◆ **ФРАГМЕНТ ДОКУМЕНТА**:
Чтобы лучше понять характер развернувшихся на Кубани событий, следует вспомнить, что после сокрушительного разгрома под Сталинградом враг был окружен у берегов Волги, потеряв там 330 тысяч своих солдат и офицеров. Вслед за Сталинградом началось изгнание его и из пределов Северного Кавказа. Всю зиму 1943 года наши войска наступали. Пройдя с непрерывными боями от Терека 800 километров, соединения и части Северо-Кавказского фронта в марте вышли в низовья Кубани.
Сталинградский разгром глубоко потряс фашистскую Германию. Но Гитлер и его генералы рассчитывали летом 1943 года взять реванш за поражение. Тотальная мобилизация дала возможность немецко-фашистскому командованию восполнить понесенные потери, а отсутствие второго фронта в Европе позволило ему без особого риска бросить основную массу своих сил на советско-германский фронт, чтобы летом осуществить там крупные наступательные действия. В связи с этим 17-я армия противника получила приказ: любой ценой удержать низовье Кубани и Таманский полуостров как исходный плацдарм для будущего наступления, главным образом для сковывания здесь советских войск.
10 марта командующий группой армий «А» Клейст, командующий 17-й армией Руофф и командующий воздушным флотом Рихтгофен на совещании в ставке Гитлера услышали из его уст задачу: «Желательно, чтобы Новороссийск был удержан нами и включен в состав таманского плацдарма, с одной стороны, из соображений политического влияния на тюрков, и, с другой стороны, в целях удержания русского Черноморского флота вдали от Крыма». 13 марта в приказе верховного главнокомандования вермахта, дававшем указания о ведении боевых действий на Восточном фронте в ближайшие месяцы, относительно группы армий «А» было сказано: «…задачей группы армий является — удерживать во что бы то ни стало таманский плацдарм и Крым». Спустя три дня командование группы армий доносило в ставку Гитлера свои взгляды по поводу перспектив обороны на Тамани: «Преимущества позиции: сковывание большого количества русских войск, ограничение возможностей к активным действиям русского флота, облегчение обороны Крыма, благоприятный политический эффект».

◆ **УСЛОВИЕ ЗАДАЧИ**:
Воспроизведите без изменений отрывок из фрагмента о боях на Кубани, который открывается словами «Чтобы лучше понять» и завершается словами «в низовья Кубани.». Опирайтесь только на этот фрагмент и ни на что другое.

◆ **ПРЕДОСТАВЛЕННЫЕ ЗАПИСИ**:
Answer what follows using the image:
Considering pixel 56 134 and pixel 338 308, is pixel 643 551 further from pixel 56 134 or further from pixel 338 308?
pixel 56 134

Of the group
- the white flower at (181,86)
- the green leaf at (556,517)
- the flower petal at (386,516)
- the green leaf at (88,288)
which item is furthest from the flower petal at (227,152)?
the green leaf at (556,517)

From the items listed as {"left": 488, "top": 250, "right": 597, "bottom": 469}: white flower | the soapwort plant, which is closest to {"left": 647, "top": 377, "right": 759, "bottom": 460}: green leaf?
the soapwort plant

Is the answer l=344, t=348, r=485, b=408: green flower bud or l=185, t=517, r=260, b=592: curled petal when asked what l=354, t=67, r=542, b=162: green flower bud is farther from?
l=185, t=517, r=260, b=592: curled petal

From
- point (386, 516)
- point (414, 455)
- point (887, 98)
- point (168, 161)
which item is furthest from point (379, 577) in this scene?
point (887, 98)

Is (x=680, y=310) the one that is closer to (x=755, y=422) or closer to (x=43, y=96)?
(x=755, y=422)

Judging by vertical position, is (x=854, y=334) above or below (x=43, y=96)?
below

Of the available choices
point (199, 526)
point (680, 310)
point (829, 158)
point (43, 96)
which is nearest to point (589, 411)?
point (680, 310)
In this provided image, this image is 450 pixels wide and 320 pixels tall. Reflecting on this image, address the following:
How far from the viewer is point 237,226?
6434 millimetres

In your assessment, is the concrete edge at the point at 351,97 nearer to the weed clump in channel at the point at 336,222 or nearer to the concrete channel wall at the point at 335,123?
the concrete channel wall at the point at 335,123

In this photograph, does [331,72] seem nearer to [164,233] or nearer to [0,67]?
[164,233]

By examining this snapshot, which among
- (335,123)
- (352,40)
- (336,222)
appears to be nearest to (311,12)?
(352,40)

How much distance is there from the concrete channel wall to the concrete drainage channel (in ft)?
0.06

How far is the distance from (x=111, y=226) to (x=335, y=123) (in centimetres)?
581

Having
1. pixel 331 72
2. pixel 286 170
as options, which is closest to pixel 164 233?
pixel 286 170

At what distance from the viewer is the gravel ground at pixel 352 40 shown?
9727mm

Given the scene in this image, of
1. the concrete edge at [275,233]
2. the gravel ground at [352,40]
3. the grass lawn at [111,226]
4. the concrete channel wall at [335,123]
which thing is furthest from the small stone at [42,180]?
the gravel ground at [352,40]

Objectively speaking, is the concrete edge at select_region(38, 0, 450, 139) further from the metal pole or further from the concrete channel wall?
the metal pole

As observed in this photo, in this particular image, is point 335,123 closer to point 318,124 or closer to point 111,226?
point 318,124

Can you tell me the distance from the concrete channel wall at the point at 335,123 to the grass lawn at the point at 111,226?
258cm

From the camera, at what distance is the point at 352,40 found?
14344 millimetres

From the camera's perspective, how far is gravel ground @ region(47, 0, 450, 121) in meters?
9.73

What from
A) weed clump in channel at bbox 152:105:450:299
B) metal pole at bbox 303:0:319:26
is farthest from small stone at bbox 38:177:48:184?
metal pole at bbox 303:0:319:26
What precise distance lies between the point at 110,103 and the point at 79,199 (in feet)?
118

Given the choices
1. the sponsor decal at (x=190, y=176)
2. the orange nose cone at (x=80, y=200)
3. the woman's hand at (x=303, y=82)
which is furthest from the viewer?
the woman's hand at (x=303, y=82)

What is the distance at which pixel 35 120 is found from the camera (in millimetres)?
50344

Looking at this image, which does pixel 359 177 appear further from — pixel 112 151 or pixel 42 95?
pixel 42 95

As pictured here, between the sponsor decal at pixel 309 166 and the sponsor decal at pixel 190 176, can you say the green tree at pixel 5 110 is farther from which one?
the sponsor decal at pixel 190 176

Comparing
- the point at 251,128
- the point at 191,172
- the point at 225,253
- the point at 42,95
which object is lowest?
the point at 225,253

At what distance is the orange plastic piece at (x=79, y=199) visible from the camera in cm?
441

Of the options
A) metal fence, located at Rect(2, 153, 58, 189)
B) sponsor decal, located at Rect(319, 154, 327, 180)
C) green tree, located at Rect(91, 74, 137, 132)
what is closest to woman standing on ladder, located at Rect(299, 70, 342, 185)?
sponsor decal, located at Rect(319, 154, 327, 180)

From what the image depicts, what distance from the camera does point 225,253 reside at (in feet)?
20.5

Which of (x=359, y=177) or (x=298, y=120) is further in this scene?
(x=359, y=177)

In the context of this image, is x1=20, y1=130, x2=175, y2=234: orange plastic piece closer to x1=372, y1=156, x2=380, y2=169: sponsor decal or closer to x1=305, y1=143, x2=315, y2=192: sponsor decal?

◆ **РЕШЕНИЕ ЗАДАЧИ**:
Чтобы лучше понять характер развернувшихся на Кубани событий, следует вспомнить, что после сокрушительного разгрома под Сталинградом враг был окружен у берегов Волги, потеряв там 330 тысяч своих солдат и офицеров. Вслед за Сталинградом началось изгнание его и из пределов Северного Кавказа. Всю зиму 1943 года наши войска наступали. Пройдя с непрерывными боями от Терека 800 километров, соединения и части Северо-Кавказского фронта в марте вышли в низовья Кубани.